Complex condensation method: refers to using two or more polymeric materials with opposite charges as wall materials, dispersing the core material in the wall material solution, and forming a film under appropriate conditions due to the electrostatic interaction between polymers with opposite charges. After the interaction of polymeric materials with opposite charges, the solubility decreases and phase separation occurs, condensing to form microcapsules. In this process, the number of charges carried by the two polymers with opposite charges must be exactly equal, and this condition can be obtained by adjusting the pH value of the solution. Commonly used reactants are gelatin, gum arabic, etc. In order to enhance the waterproof performance, formaldehyde, glutaraldehyde, or tannic acid can also be used for crosslinking. Sol-gel method: First, the precursor is dissolved in a solvent to form a uniform solution, and then the solute and solvent undergo hydrolysis or alcoholysis reaction to form a stable sol; then, the phase change core material is added, and the sol forms a gel on the surface of the core material particles, thereby preparing phase change microcapsules encapsulating the core material, which is a commonly used method for preparing microcapsules.

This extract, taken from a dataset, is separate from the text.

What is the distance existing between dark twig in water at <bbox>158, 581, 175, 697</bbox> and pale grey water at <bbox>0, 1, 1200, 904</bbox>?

Spray drying method: First, the core material is dispersed in a pre-liquefied wall material solution, and then the mixture is atomized in a high-speed air stream, so that the solvent of the dissolved wall material quickly evaporates, thereby solidifying the wall material and finally microencapsulating the core material. The spray drying method is most suitable for the microencapsulation of lipophilic liquids, and the stronger the hydrophobicity of the core material, the better the embedding effect.